NORTH WILDWOOD — A pair of golden slippers from this city will be making the march up Broad Street New Year’s Day, 2012.
Local resident Alex “Stew” Stewart has been marching in the Philadelphia Mummers Parade since the age of 10.
“I joined them in 1963,” said the 58-year-old retired Philadelphia police officer, noting that he started as a comic in Liberty Clowns.
Guitar lessons gave him the opportunity to join a string band, and his days as a New Year’s comic were numbered.
“I took lessons from a guy who played in the Guy Lombardo Band,” Stewart told the Herald. “Lessons were $2.”
In 1967 Stewart tried out for, and was accepted into, the South Philadelphia String Band.
“I passed the screening test,” he said. “I barely made it, but they were good guys. I can still distinctly remember that night.”
Stewart changed his musical focus from guitar to banjo. “I was playing an instrument,” he said, “and I started taking banjo lessons from Sam Hamilton.” Hamilton was the son of one founder of the South Philadelphia String Band.
As a fifteen-year-old, he made his first march up “the street” dressed as a hobo. That was 1968 and the band came in third.

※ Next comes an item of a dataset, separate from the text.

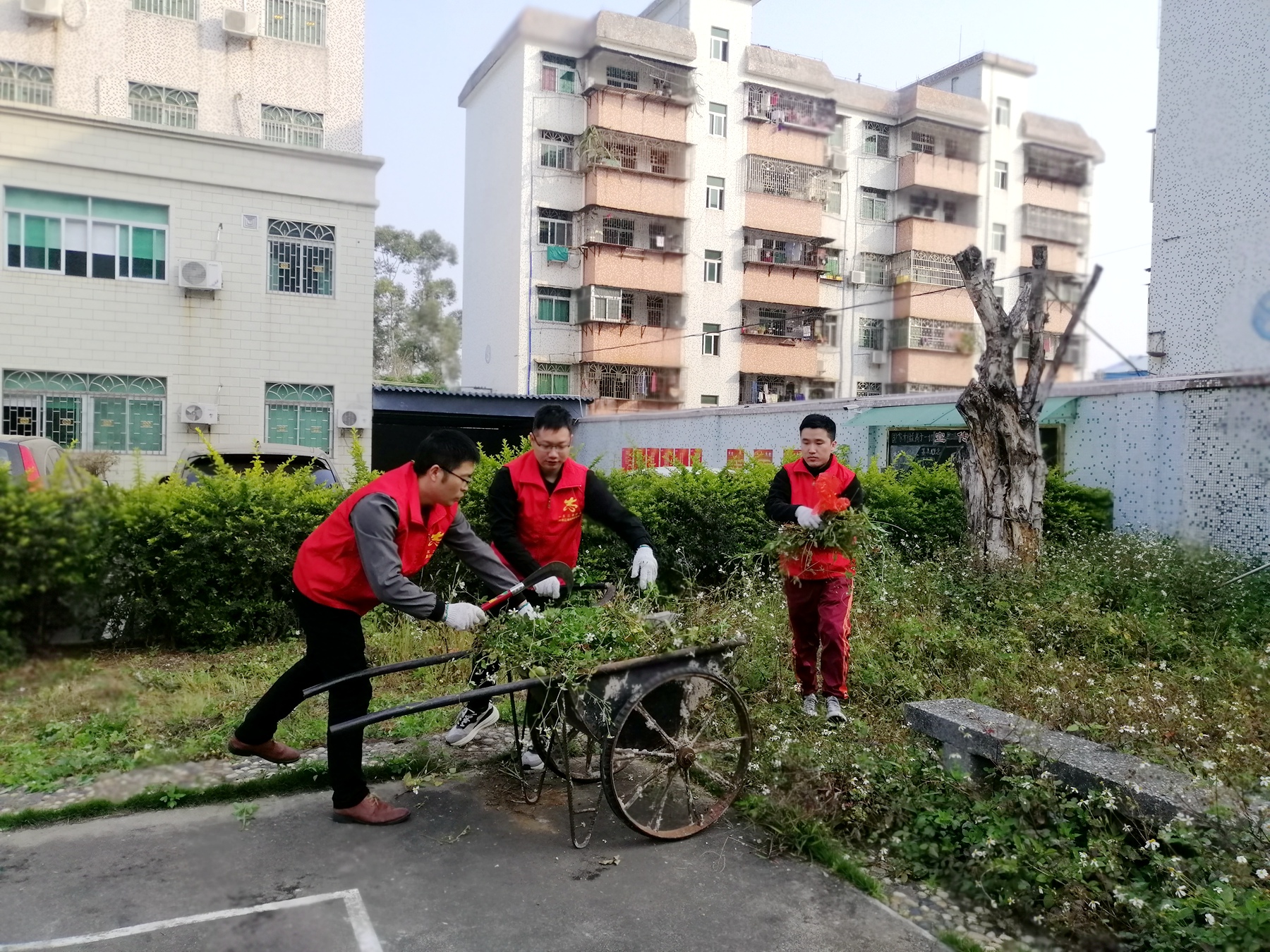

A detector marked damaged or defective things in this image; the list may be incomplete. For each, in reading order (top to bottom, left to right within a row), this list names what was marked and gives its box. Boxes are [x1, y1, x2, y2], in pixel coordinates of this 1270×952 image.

rusty cart wheel [599, 670, 746, 843]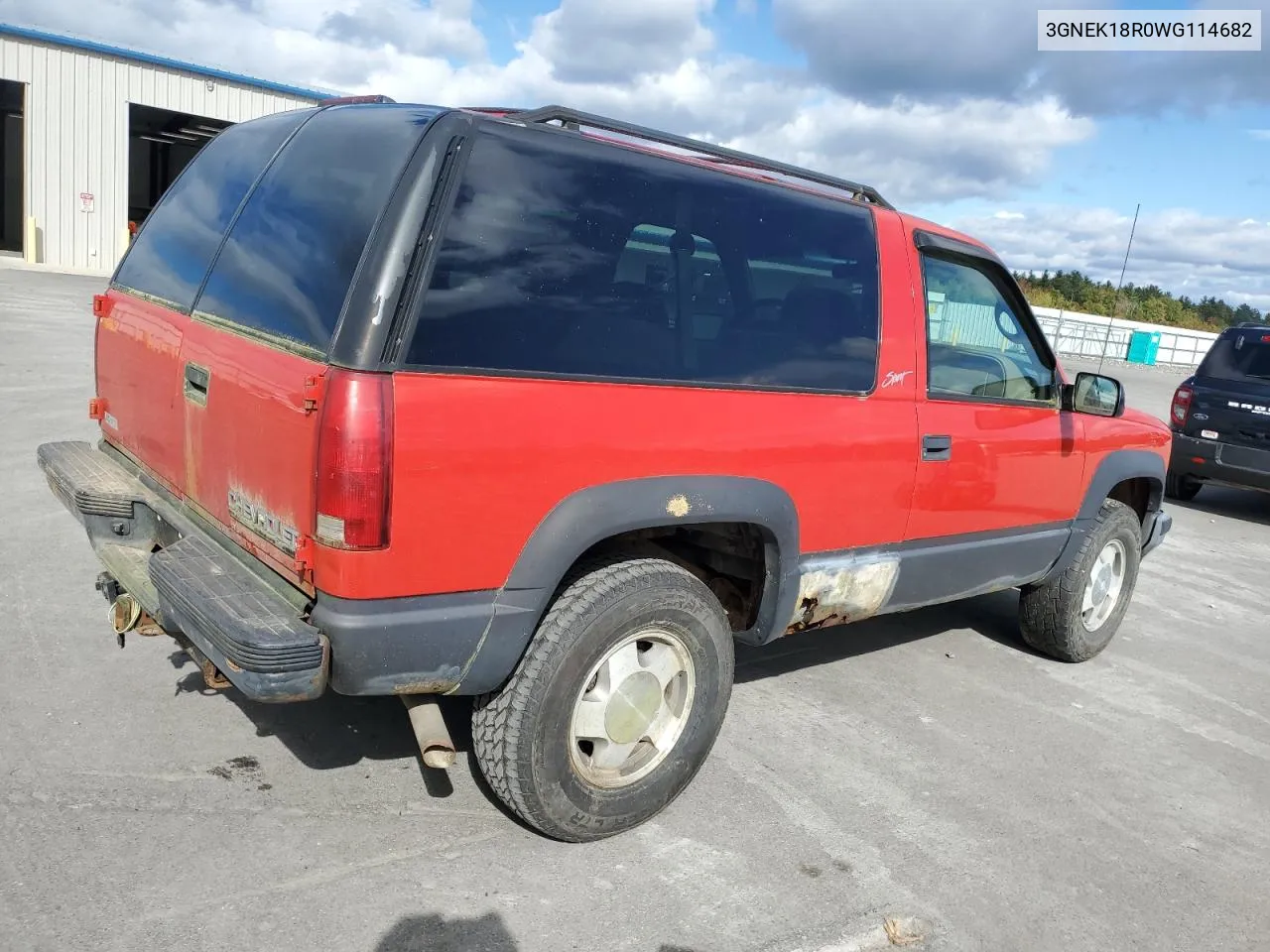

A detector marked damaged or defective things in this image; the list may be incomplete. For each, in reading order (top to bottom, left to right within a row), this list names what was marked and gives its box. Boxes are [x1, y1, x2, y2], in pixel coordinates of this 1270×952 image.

rust spot [667, 494, 695, 516]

A lot of time and tradition has passed since Stewart’s first march almost 50 years ago.
“It’s a lot different now than what it was years ago with the massive crowds,” he said. “We just don’t have the people any more.”
When asked what would make him want to make the long march up Broad Street, Stewart was adamant in his answer.
“It’s a Philadelphia tradition,” he replied. “We play a distinct kind of music.”
“I’m probably the second oldest one going up,” he said, noting that the oldest member making the march is the band’s previous music director.
In addition to entertaining, the parade has competitive. Winning bands will take home purses that range in the thousands of dollars.
Competition is keen between bands. “That day we’re all in it to win,” he said. “The next day, we all talk.”
Stewart shared that this year’s theme for his band is candy. The band will play music such as the Good and Plenty theme, the theme from Mr. Softee as well as “When You’re Smiling.”
“I’m going to be wearing an ice cream hat,” he said. “It’s an up-tempo theme, with a candy flavor.”
The time commitment to each year’s march is massive. The band meets every Tuesday night and as the magic day grows closer, practices grow more frequent.
“The commitment is off the charts,” he said. “You really have to love this to do it.”
Stewart served as captain of the string band from 1985 until 1989. With so much experience under his plumes, does he ever get nervous?
“I don’t get excited until I get to the judging area,” he said. With the judges sitting at City Hall, Stewart said his adrenaline starts pumping around Broad and Pine.
Mummery is a long-held family tradition and the Stewart family is no exception. Stewart, the father of a son and daughter, has made the march with his son.
Stewart’s son, an anesthesiologist, has served the band by pushing props up Broad Street.
“My son was working at Jefferson,” said Stewart. “And as we got close he took off his scrubs and put on his black to push props.”
Stewart’s wife of 38 years, Dee, has helped out with makeup and other necessities. Their daughter gave birth to Tripp, the next generation of Stewart Mummers.
“If I’m still around,” he said of his grandson, “I hope he’ll walk with me.”